Provided text:
Eningen (full name Eningen unter Achalm; Swabian: Ẽnenga ondr dr Achl) is a municipality in the district of Reutlingen, Baden-Württemberg, Germany. It is situated at the foot of the Swabian Alps and near the big cities of Reutlingen and Stuttgart. Although it has a considerable population with around 10,800 inhabitants, its structure is considered to be more the one of a village. The most important annual events include the Dorffest, the village festivity, the Krämerfest, and the Weihnachtsmarkt (the Christmas market). Eningen is surrounded by free-standing hills of the Achalm and the Swabian Alps with landscape full of dark green forests and cliffs. This makes volksmarching, hiking and biking popular.

Information shown:
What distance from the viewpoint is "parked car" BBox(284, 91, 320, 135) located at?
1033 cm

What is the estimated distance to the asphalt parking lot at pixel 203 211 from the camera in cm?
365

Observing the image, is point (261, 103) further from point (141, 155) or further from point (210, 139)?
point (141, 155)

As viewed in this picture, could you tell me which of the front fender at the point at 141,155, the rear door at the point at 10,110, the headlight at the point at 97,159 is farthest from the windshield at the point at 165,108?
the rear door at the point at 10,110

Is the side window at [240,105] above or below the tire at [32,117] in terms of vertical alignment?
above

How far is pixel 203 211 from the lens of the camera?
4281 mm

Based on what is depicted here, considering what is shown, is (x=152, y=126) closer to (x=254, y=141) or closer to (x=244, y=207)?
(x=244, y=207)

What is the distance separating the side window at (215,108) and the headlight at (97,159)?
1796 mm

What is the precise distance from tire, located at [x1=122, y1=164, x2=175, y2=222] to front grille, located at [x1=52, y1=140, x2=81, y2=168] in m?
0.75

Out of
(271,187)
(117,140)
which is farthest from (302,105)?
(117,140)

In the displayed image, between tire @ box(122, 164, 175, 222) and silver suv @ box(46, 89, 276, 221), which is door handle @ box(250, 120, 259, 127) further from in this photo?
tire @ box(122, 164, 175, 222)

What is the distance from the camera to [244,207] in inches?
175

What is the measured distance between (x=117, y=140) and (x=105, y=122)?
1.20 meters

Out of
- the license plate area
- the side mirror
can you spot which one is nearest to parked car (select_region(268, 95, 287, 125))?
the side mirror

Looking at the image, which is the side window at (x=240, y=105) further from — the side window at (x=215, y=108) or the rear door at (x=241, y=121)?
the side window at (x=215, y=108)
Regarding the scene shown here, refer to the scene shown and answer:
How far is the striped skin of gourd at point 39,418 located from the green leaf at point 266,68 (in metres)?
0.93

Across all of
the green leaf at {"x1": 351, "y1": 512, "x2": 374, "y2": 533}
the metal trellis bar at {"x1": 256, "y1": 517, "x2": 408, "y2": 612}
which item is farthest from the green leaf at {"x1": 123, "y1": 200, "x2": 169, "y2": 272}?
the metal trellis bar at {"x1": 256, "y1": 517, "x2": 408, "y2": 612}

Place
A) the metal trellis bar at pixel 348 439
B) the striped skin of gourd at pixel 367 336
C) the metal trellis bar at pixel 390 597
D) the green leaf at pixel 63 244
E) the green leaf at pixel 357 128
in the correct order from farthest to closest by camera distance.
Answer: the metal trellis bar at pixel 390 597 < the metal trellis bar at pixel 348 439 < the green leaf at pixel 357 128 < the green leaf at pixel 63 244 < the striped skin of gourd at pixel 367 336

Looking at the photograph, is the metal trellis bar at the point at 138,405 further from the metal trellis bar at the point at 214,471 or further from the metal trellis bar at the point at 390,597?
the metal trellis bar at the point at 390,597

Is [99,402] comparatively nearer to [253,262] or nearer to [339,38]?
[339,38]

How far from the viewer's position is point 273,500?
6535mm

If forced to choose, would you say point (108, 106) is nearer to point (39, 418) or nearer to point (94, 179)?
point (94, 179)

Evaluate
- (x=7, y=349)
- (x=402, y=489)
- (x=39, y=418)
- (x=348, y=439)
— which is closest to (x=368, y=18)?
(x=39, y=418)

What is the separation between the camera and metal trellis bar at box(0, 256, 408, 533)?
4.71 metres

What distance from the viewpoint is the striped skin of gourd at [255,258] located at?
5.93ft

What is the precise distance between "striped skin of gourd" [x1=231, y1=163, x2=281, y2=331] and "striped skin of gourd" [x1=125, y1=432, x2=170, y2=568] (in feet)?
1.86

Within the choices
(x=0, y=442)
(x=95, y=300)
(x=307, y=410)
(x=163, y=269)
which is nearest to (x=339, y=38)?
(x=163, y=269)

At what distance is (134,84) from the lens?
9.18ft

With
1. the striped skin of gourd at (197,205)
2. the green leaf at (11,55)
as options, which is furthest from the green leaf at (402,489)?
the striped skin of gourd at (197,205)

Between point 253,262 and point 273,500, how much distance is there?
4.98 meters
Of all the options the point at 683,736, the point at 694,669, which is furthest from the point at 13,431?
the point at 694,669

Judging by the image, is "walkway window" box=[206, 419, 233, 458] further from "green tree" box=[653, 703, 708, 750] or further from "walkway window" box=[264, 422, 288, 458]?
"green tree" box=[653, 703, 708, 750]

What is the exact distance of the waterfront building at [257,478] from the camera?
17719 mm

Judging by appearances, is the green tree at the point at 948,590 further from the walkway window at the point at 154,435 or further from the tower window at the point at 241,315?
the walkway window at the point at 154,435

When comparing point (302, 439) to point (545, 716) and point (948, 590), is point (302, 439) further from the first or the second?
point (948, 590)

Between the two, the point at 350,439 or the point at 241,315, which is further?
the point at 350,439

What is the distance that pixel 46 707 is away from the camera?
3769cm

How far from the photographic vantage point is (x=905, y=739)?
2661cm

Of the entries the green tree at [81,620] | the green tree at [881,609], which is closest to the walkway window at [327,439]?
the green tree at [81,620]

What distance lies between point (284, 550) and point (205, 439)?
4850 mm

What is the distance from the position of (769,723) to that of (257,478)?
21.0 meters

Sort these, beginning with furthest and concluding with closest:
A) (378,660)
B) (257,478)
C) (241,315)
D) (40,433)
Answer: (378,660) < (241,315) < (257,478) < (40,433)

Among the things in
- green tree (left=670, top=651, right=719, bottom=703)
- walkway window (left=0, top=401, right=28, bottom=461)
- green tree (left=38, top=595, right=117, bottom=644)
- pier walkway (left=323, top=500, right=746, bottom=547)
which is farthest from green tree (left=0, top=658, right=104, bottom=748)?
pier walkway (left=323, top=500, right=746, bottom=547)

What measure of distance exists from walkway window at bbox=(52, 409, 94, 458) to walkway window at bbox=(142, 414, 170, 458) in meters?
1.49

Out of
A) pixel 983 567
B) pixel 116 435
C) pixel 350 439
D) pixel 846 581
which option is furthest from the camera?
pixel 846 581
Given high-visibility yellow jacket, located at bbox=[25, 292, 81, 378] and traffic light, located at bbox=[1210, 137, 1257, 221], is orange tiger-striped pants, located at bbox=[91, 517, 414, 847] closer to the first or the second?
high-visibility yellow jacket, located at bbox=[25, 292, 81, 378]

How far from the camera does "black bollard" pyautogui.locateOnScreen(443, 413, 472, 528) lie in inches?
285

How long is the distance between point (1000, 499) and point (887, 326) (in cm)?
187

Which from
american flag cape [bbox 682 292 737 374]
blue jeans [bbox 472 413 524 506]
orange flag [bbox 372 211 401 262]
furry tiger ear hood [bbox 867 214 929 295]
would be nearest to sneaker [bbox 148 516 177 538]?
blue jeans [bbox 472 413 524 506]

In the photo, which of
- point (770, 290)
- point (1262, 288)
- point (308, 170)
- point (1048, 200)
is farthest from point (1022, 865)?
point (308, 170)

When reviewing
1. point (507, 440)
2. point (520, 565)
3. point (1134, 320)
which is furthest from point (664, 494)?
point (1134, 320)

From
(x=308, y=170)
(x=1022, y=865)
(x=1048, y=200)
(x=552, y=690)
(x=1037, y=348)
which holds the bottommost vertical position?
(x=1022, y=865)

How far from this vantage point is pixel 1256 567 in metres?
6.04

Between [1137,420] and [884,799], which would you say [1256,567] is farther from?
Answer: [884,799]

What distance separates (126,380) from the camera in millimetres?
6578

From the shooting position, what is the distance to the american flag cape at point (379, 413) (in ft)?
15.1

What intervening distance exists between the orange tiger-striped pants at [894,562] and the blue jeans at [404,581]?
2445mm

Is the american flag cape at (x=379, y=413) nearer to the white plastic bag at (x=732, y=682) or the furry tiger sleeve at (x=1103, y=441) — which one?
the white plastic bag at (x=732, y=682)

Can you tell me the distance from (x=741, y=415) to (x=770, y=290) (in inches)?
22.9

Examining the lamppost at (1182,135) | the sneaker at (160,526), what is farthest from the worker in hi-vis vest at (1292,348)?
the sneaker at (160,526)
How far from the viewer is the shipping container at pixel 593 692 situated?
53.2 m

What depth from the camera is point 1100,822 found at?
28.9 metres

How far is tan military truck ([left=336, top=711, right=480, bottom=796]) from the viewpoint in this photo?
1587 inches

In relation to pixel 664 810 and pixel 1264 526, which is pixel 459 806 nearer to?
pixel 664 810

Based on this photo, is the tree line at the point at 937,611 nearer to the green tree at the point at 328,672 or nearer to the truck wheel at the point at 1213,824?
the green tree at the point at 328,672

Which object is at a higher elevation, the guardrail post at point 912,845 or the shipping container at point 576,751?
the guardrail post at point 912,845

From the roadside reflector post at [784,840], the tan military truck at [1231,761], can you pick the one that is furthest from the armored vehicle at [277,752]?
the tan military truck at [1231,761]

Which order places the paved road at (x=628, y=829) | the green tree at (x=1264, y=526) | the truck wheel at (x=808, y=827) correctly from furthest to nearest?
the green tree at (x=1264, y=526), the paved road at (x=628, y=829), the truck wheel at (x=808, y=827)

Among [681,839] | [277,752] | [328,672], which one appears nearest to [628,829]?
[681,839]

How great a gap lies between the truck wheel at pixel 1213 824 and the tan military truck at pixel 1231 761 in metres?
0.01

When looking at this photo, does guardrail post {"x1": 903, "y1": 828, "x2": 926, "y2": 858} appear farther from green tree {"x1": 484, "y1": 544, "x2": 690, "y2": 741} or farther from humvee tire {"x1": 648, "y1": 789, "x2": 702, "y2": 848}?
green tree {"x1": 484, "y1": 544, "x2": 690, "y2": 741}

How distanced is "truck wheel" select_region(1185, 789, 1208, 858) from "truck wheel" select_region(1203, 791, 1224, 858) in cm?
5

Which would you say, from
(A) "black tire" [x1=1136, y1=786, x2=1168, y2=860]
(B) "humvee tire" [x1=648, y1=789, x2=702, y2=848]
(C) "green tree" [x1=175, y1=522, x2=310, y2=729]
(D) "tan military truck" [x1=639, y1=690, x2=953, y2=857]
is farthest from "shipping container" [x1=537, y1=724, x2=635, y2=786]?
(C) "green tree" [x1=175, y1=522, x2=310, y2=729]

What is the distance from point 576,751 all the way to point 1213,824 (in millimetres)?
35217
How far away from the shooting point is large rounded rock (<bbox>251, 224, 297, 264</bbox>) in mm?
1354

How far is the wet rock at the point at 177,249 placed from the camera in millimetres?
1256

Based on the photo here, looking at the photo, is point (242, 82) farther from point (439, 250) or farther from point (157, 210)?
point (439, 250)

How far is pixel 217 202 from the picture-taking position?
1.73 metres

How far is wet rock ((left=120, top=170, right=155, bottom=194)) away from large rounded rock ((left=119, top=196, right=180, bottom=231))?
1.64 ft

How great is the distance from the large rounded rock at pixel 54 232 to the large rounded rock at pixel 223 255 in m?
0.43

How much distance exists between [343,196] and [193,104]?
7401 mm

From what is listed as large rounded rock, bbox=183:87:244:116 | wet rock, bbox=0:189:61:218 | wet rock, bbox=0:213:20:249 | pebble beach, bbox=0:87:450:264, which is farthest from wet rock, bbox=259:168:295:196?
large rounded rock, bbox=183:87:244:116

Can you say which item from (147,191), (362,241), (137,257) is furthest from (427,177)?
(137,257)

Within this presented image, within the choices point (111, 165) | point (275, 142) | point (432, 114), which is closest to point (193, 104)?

Exercise brief: Please extend the passage about Eningen, picking up right after its final sentence.

Output of the task:
History
The founding of Eningen is considered to be in the year 1090, through the contract of Bempflingen. At that time, Eningen was only a little village and its destiny was connected with the interests of the church and nobility. Although the village had grown steadily, until the Thirty Years' War, to a stately municipality inhabited by at least 1,300 inhabitants, Eningen was almost completely destroyed as a result of this devastating war. After the war, the municipality started to recover itself, albeit slowly. Over the years, Eningen developed into a major dealer community and has distinguished itself into this day therefore from all the other typical rural villages of the Swabian Alb. In 1843, Eningen had more than 5000 inhabitants and was considered to be "most beautiful and most populous village in the Kingdom of Württemberg". After the Second World War (1945–1949) Eningen was considered a village and belonged to the city of Reutlingen but it could recover fast its traditional independence. Meanwhile, a lot has been done in this place:  new roads and construction sites have been opened, it has got water supply from the Lake of Constance and different industries have established there.  In 1970, Eningen was awarded with a “recreation and health locality recognition”. Today, Eningen counts with an area of approximately 2316 ha; 848 ha among of those are forest or green area. Administratively is  Eningen a municipality of the county of Reutlingen which is assigned to the district of Tübingen in Baden Württemberg. In addition, Eningen counts nowadays with 10 889 inhabitants (as of 05/31/2009).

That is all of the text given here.